Costipazione e microbiota intestinale: perché è importante monitorarlo

Costipazione e microbiota intestinale: perché è importante monitorarlo

La stipsi è un problema ormai diffuso nei paesi occidentali che colpisce fino al 30% della popolazione. In quasi tutti i casi, si riconosce un’alterazione del microbiota intestinale.

È un disturbo fastidioso che, spesso, è associato a gonfiore addominale, meteorismo, cattiva digestione e persino cattivo umore.

È raccomandabile chiedere un parere allo specialista: sia perché il disturbo potrebbe essere la conseguenza di altre patologie, sia perché potrebbe essere necessario eseguire una opportuna integrazione con dei probiotici e prebiotici al fine di riequilibrare la flora batterica.

Il nostro intestino, infatti, è colonizzato da microorganismi che, nel loro insieme, costituiscono la flora batterica: si parla di circa 500 specie che vivono in perfetta simbiosi con il nostro organismo.

La flora batterica intestinale svolge diverse funzioni:

  • Garantisce l’integrità della mucosa intestinale
  • Protegge contro batteri patogeni
  • Favorisce i processi digestivi
  • Previene disturbi come stipsi e diarrea
  • Permette la sintesi di vitamine importanti per il benessere dell’organismo (B12, K)
  • Attiva la produzione di acidi biliari per la corretta digestione di proteine e lipidi
  • Potenzia la funzione di barriera intestinale per prevenire l’eccessiva permeabilità
  • Regola il transito intestinale

Quando l’equilibrio del microbiota viene alterato, si parla di disbiosi intestinale: una condizione in cui si assiste ad una proliferazione di patogeni che possono portare a infezioni e patologie come diverticoli e morbo di Crohn.

_____

## COSA FARE
A. Riproduci il brano sulla stipsi e il microbiota intestinale, a partire da "La stipsi è" e fino a "del microbiota intestinale.".
B. Prosegui il brano sulla stipsi e il microbiota intestinale dopo la sua ultima frase.

[Voci di dati raccolti]
_____

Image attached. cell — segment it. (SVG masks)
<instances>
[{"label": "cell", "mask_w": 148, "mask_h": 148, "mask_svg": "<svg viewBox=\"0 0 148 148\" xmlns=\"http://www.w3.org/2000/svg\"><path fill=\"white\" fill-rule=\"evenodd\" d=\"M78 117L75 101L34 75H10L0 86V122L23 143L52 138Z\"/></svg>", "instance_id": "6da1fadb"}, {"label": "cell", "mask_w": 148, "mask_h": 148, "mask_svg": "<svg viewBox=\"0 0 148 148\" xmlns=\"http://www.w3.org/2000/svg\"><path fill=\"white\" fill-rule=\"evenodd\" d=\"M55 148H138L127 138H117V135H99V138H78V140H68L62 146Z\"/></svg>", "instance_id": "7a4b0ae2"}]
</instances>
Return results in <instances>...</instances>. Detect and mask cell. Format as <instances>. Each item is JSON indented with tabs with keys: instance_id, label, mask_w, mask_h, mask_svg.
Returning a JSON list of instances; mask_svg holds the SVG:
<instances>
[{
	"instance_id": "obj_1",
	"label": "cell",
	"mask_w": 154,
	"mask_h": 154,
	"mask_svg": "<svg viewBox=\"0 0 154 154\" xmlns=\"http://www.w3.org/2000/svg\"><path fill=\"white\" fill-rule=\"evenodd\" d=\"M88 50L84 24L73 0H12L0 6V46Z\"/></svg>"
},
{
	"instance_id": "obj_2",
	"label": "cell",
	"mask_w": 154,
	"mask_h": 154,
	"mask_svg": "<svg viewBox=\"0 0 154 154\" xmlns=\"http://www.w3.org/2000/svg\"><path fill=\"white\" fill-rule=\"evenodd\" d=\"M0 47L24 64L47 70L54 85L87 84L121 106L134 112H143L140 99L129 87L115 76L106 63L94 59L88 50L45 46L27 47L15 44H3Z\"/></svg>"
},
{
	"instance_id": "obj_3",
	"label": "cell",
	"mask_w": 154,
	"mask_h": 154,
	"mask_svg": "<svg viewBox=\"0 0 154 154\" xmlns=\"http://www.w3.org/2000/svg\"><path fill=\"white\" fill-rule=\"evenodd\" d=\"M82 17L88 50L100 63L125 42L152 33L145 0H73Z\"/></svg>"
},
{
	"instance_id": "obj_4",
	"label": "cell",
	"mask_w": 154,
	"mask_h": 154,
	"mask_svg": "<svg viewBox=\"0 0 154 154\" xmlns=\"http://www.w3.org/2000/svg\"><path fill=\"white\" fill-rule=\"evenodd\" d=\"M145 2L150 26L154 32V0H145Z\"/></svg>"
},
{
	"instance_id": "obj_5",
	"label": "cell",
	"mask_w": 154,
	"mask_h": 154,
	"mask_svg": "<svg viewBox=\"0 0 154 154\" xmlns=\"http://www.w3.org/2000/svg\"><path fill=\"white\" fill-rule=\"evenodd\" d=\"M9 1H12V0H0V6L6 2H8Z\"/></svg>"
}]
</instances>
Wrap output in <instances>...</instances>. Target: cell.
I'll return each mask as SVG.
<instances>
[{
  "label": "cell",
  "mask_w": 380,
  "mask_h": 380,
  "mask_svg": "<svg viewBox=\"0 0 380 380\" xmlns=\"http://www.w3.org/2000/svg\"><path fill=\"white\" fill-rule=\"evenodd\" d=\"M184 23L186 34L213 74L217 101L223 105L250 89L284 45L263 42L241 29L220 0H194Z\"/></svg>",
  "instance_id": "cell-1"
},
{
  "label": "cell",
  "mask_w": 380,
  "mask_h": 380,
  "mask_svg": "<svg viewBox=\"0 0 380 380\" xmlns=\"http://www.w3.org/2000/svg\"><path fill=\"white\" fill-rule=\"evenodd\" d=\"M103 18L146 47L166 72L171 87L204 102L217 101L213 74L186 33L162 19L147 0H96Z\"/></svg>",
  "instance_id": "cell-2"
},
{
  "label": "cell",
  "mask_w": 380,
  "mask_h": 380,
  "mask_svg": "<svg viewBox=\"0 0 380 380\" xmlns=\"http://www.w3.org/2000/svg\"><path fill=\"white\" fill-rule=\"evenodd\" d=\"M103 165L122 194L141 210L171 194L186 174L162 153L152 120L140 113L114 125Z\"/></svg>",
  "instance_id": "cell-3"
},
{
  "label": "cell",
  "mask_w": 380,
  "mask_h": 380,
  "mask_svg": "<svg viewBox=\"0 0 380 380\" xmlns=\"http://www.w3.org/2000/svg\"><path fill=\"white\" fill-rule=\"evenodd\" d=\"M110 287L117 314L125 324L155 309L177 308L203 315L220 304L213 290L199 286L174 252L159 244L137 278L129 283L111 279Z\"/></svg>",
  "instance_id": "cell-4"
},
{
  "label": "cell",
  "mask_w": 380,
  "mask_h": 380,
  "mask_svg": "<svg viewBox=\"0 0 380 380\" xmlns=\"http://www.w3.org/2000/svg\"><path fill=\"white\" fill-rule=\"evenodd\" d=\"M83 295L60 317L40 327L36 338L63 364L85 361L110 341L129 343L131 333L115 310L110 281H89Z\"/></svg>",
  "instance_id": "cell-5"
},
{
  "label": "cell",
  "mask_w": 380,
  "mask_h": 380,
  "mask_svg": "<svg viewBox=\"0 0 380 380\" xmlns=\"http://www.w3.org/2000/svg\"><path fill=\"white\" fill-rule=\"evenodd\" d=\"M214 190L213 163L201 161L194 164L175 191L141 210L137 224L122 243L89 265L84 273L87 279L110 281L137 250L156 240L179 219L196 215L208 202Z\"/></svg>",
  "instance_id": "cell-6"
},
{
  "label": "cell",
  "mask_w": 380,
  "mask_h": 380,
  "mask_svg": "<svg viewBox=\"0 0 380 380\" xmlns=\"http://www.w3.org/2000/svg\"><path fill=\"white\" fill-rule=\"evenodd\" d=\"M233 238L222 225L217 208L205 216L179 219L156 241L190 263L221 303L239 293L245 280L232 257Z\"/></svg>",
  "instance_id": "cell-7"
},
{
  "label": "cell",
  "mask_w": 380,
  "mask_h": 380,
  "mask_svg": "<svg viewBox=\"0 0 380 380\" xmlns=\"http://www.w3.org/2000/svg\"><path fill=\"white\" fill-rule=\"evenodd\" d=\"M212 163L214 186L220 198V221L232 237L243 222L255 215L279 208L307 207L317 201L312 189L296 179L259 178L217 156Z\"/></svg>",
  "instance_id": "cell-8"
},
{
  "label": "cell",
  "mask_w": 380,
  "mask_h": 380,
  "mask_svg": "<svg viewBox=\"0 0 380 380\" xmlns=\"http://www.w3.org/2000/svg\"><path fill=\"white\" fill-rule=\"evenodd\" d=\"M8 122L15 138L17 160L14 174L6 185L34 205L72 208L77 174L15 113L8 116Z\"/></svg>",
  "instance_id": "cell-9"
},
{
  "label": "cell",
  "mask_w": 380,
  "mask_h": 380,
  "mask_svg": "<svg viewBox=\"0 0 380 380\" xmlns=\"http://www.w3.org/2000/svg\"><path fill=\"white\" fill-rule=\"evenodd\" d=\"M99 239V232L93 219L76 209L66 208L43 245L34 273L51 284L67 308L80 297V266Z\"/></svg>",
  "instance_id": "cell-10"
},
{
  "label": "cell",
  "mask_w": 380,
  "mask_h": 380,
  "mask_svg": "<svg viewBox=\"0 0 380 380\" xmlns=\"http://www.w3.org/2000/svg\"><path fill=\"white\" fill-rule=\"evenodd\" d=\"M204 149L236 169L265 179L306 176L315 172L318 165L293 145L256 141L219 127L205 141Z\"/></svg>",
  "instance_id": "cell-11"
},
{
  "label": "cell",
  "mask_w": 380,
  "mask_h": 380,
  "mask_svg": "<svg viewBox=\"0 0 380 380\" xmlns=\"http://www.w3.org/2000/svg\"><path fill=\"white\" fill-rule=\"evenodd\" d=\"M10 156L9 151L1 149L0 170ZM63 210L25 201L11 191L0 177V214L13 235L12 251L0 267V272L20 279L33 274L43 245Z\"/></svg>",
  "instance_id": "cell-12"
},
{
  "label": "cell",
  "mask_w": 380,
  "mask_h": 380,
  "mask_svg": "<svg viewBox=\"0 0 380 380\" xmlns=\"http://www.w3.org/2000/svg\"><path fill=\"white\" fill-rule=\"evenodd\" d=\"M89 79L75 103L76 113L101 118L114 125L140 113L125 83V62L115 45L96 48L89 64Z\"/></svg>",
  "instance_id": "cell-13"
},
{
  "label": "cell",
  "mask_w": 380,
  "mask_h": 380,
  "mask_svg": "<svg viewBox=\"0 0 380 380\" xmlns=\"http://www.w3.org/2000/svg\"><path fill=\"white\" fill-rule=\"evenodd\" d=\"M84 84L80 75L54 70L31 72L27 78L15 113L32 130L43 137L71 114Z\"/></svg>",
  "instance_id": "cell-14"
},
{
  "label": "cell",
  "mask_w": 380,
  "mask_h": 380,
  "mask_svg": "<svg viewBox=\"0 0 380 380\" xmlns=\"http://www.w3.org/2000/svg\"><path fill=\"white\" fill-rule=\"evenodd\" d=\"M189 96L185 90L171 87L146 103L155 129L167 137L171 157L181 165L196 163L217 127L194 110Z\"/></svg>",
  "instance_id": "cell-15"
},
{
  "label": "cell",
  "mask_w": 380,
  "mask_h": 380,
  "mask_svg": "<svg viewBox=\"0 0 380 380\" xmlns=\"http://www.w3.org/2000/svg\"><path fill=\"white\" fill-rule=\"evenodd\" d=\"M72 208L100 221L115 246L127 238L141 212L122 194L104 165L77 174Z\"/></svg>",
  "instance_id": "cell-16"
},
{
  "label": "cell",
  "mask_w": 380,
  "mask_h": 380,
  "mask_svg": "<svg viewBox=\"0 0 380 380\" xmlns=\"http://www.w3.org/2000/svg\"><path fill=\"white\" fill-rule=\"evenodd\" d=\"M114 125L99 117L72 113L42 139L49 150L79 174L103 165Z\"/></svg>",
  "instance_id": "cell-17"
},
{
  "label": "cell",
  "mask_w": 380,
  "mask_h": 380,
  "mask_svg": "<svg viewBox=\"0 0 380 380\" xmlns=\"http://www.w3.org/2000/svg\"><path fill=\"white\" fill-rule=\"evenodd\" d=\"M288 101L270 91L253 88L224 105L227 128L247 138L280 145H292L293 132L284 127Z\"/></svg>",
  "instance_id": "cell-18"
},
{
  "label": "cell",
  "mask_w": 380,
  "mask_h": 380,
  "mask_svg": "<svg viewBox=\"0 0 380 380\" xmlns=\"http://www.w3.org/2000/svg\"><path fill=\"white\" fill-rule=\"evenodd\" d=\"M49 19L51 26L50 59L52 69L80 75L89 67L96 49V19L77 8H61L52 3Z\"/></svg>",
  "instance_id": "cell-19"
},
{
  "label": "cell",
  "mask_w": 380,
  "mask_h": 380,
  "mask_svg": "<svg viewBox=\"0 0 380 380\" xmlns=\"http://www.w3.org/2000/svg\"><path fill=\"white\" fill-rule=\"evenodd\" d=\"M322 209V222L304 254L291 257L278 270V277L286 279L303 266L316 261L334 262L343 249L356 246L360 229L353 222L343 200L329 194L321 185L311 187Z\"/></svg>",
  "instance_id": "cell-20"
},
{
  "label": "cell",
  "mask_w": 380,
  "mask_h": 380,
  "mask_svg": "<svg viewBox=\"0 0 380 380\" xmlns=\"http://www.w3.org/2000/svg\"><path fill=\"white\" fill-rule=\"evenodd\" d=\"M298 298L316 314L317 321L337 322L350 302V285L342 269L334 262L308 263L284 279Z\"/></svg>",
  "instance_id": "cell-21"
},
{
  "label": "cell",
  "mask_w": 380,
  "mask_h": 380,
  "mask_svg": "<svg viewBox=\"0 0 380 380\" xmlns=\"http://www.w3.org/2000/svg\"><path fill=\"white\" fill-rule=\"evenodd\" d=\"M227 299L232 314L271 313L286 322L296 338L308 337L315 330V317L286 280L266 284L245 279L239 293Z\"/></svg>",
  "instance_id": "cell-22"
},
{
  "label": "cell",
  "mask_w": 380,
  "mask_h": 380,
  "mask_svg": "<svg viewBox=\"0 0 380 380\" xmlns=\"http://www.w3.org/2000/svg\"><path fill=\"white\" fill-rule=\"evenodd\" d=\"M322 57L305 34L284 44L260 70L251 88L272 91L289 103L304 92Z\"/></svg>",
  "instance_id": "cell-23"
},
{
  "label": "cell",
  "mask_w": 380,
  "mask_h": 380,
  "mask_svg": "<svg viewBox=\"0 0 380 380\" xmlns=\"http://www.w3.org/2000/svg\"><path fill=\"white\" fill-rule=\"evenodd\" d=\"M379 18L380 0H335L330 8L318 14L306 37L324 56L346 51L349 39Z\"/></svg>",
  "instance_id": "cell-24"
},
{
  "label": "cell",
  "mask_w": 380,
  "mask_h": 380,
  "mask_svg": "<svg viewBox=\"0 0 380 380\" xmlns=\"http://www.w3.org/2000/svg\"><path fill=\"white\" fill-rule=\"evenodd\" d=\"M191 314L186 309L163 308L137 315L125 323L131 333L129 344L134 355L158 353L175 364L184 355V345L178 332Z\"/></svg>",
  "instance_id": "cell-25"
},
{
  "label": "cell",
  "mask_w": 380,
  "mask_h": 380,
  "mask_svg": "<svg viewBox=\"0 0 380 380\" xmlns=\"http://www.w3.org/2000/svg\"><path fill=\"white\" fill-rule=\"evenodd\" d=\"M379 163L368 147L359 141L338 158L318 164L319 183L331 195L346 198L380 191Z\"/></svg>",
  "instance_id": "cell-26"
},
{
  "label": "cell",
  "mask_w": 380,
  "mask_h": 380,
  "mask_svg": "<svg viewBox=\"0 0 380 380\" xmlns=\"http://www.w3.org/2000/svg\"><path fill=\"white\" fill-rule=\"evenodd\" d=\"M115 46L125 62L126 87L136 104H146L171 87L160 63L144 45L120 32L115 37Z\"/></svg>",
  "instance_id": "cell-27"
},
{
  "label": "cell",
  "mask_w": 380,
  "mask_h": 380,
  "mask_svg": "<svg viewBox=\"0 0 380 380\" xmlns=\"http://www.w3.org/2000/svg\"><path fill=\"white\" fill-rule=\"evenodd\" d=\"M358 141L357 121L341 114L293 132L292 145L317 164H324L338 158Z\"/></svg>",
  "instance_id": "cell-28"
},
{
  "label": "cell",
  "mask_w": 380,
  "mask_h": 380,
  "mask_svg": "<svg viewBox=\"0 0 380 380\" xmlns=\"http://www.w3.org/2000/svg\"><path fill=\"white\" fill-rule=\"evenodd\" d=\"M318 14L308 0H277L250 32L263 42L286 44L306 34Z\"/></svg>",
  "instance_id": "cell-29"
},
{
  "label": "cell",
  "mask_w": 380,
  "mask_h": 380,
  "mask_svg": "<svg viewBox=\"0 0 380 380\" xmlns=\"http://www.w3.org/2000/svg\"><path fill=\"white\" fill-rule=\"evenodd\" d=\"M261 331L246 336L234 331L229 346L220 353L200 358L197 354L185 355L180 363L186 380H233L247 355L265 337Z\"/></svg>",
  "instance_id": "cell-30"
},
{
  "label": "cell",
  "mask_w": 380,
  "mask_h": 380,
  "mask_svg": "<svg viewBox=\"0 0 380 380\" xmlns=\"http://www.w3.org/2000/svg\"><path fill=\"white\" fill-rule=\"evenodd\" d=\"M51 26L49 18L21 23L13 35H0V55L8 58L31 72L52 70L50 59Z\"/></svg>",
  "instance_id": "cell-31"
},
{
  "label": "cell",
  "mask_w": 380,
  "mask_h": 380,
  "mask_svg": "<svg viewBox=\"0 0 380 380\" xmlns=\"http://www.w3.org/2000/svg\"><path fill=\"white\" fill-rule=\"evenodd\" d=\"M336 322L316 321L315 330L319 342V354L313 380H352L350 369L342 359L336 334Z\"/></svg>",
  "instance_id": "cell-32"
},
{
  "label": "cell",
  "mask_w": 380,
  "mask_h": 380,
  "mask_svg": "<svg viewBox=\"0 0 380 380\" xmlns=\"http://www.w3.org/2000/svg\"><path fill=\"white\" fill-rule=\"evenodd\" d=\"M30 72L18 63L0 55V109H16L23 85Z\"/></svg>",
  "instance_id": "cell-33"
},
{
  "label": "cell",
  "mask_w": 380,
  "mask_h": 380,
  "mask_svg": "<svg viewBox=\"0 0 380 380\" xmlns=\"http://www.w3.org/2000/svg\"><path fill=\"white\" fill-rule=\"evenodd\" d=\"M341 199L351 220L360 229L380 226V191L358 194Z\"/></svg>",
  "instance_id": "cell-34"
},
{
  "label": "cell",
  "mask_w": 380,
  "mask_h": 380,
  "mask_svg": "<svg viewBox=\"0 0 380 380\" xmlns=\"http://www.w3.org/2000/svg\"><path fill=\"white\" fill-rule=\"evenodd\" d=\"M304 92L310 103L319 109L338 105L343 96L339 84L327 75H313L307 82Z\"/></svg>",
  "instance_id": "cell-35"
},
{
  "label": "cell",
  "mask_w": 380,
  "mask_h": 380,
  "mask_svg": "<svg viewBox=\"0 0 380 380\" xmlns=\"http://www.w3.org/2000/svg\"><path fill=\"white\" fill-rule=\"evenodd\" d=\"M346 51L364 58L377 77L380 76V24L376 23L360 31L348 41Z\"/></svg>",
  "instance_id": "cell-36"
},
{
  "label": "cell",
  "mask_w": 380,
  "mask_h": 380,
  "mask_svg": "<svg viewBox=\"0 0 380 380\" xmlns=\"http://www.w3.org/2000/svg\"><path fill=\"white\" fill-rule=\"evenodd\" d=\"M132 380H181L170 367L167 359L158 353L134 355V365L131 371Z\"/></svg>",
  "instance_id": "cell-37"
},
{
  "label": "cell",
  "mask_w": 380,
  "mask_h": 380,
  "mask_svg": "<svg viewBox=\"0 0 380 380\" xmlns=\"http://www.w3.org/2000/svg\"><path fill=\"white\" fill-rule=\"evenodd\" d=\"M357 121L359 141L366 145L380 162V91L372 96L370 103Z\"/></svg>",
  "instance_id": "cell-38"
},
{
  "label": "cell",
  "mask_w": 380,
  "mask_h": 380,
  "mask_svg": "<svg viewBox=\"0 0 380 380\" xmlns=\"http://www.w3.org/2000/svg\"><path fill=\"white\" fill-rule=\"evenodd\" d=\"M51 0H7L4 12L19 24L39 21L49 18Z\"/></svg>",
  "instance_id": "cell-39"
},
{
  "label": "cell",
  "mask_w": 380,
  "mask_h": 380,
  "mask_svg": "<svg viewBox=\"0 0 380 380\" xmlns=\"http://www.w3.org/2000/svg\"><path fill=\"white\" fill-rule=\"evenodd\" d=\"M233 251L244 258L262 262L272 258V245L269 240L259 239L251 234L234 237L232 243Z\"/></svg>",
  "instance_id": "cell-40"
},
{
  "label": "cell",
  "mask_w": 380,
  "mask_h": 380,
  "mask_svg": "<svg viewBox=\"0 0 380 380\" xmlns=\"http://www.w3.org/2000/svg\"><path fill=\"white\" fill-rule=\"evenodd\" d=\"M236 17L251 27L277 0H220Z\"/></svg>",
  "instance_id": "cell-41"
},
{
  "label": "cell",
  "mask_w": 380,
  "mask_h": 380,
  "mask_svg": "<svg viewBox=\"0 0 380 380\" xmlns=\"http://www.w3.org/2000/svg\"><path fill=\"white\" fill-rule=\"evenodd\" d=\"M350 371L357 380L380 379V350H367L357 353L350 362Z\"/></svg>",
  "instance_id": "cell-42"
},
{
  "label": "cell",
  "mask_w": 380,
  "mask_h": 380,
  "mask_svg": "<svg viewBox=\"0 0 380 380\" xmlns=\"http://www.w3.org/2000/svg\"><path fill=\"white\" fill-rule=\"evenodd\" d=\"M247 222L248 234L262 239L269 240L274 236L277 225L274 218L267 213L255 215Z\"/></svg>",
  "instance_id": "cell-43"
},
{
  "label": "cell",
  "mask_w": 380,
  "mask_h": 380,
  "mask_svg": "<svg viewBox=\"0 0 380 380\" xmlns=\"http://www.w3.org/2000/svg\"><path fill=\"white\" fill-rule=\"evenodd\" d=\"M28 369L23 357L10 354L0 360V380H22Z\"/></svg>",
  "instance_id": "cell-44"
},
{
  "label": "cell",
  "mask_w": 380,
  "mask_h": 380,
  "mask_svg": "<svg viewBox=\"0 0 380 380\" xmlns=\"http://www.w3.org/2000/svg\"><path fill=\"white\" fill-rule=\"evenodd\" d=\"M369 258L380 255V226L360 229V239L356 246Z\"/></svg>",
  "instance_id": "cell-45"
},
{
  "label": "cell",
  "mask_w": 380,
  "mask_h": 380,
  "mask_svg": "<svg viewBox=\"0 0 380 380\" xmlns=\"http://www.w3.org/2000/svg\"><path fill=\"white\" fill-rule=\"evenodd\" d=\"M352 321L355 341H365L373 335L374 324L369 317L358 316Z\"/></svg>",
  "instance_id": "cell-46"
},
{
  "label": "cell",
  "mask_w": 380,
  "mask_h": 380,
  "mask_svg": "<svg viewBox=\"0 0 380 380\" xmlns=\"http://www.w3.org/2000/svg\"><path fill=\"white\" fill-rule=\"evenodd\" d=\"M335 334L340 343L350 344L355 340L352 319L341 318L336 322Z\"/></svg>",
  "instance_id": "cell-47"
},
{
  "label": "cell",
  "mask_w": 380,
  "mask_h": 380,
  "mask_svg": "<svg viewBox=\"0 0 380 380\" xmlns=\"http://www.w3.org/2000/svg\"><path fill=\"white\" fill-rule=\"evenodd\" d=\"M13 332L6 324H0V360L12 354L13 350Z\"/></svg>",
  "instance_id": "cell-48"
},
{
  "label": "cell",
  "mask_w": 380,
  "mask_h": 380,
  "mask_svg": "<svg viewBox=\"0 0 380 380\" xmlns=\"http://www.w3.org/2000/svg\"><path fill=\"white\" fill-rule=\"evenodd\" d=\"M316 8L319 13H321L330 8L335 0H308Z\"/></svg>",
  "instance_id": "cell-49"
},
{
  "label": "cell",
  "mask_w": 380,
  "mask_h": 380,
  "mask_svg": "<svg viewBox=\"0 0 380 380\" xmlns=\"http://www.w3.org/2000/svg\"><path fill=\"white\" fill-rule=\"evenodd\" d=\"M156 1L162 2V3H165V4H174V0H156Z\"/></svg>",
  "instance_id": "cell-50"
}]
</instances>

_____

## COMPITI SVOLTI
A.
La stipsi è un problema ormai diffuso nei paesi occidentali che colpisce fino al 30% della popolazione. In quasi tutti i casi, si riconosce un’alterazione del microbiota intestinale.

B.
Le cause della disbiosi possono essere ricercate in:

  • Diete con scarso apporto di fibre ed elevato apporto di alimenti raffinati
  • Vita sedentaria e stress psicofisico
  • Ritmi di vita frenetici
  • Abuso di farmaci

Quando si sospetta una condizione di disbiosi intestinale è fondamentale effettuare una ricerca sulla composizione del microbiota intestinale per valutare eventuali presenze di squilibri: un importante screening da fare in Studio, rapido e non invasivo, consigliato in tutti i casi di stipsi, cattiva digestione, gonfiore addominale.

Una volta effettuato il test, sarà possibile decidere la corretta integrazione di probiotici (microorganismi capaci di mantenere o migliorare la flora batterica intestinale) e prebiotici (sostanze che vengono fermentate dalla flora batterica locale diventando, così, elementi nutritivi per la crescita di specie batteriche benefiche) per ripristinare il corretto equilibrio della flora intestinale e migliorare o prevenire la condizione di stipsi.